Le huitième continent

Les deux grands traits que vous voyez, coincés dans la roche de la baie de Curio, en Nouvelle-Zélande, sont des arbres. Fossilisés. Ils sont là depuis 180 millions d’années, avec toute une forêt détruite par des coulées de boues volcaniques. A l’époque, ils appartenaient à un continent énorme de 4,9 millions de kilomètres carrés (3 500 km de long sur 1 300 de large) à l’est de l’Australie : Zealandia. Ce qu’il en reste ? La Nouvelle-Calédonie et la Nouvelle-Zélande. La plus grande partie s’est affaissée sur le plancher océanique après s’être séparée dans un grand fracas géologique d’abord de l’actuel Antarctique occidental, il y a environ 85 à 130 millions d’années, puis de l’Australie (60 à 85 millions d’années). Si on peut aujourd’hui raconter ce moment de la construction de la géographie de notre planète, c’est que des chercheurs néo-zélandais ont pu reconstituer l’histoire en examinant… des cailloux.

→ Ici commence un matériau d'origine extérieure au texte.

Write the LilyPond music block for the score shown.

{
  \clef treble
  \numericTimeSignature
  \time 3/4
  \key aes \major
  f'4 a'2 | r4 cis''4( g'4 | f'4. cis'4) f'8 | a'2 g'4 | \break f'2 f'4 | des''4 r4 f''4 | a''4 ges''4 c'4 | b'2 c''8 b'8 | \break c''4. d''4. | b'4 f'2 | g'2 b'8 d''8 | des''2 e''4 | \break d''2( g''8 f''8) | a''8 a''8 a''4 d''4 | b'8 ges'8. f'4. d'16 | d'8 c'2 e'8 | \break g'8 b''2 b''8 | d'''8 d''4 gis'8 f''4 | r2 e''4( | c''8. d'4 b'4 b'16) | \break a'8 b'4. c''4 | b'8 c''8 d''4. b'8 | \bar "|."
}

Des morceaux de roches. Des grès du Crétacé comme des pierres de l’Eocène. Et nous voici désormais face à un huitième continent. Le fait que l’essentiel de son territoire se trouve par 1 000 ou 2 000 mètres sous la surface de l’océan n’enlève rien à sa grandeur. Comme aucun humain n’a pu connaître Zealandia alors qu’il émergeait (les premiers hominidés sont apparus il y a 6 à 8 millions d’années), il ne nous reste plus que des bateaux pour couvrir les 93% de ce continent que personne n’a jamais vu en entier. Mais que l’examen d’une carte des fonds marins permet de reconstruire. Alors apparaissent des plateaux, des chaînes de montagnes, des plaines, de larges baies… Un monde que nous ne pouvons désormais qu’imaginer. Pour mieux rêver à un monde plus grand, et meilleur.